ITALY - The €103m pension scheme for the employees of the gas and electricity industries is looking for seven asset managers as it changes its investment strategy to cater for its members’ different attitudes to risk.

Fondo Previdenziale Pegaso currently employs AXA Investment Managers Italia SIM, Nextra Investment Management and San Paolo Institutional Asset Management.

Up to now the fund, which has posted a 3.52% return in the first 10 months of 2004, has offered its 20,000 members only one investment option, 70% bonds and 30% equities, the fund’s director, Rina Fabianelli told IPE.

Pegaso has now put out a request for tenders to recruit new asset managers as it has switched to an investment strategy featuring two further options, she explained.

The three existing managers, however, might be among those who respond to the tender.

Pegaso will offer a “conservative” portfolio, 90% bonds and 10% equities and a “dynamic” portfolio, equally split between bonds and equities, as well as the usual 70:30 option and the size of each portfolio will mirror the choice of members, who will be asked to select one of the three options, Fabianelli said.

“It is difficult to forecast now, but if the experience of other pension funds that did the same is anything to go by, the balanced 70% bonds, 30%_equities portfolio could be the biggest” Fabianelli told IPE.

She also said that Pegaso is going to consider European managers with “a presence” in Italy.
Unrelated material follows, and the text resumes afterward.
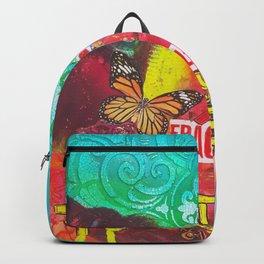 Fragil y fuerte Backpack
Communication is expected to take place only in Italian, she added.

Managers can download the questionnaire from the fund’s website, www.fondopegaso or ask for a copy calling + 39 06 85357425. Applications must reach the fund by January 19.

The new appointments could be made as soon as the end of February, Fabianelli said.

In the financial report, in which the fund posted its return for the first 10 months of 2004, Pegaso also stated it would “abstain” from making comments on the pension reform legislation passed in July and published in the official gazette in October.

“Regrettably, due to the difficulty to interpret the reform law we thought it appropriate to abstain from analysing its contents, which are currently provoking contrasting evaluations from various political and economic agents (government, associations, unions)” states the report signed by fund president Mariano Ceccarelli.

Fabianelli explained: “We chose not to add to the mountain of comments.”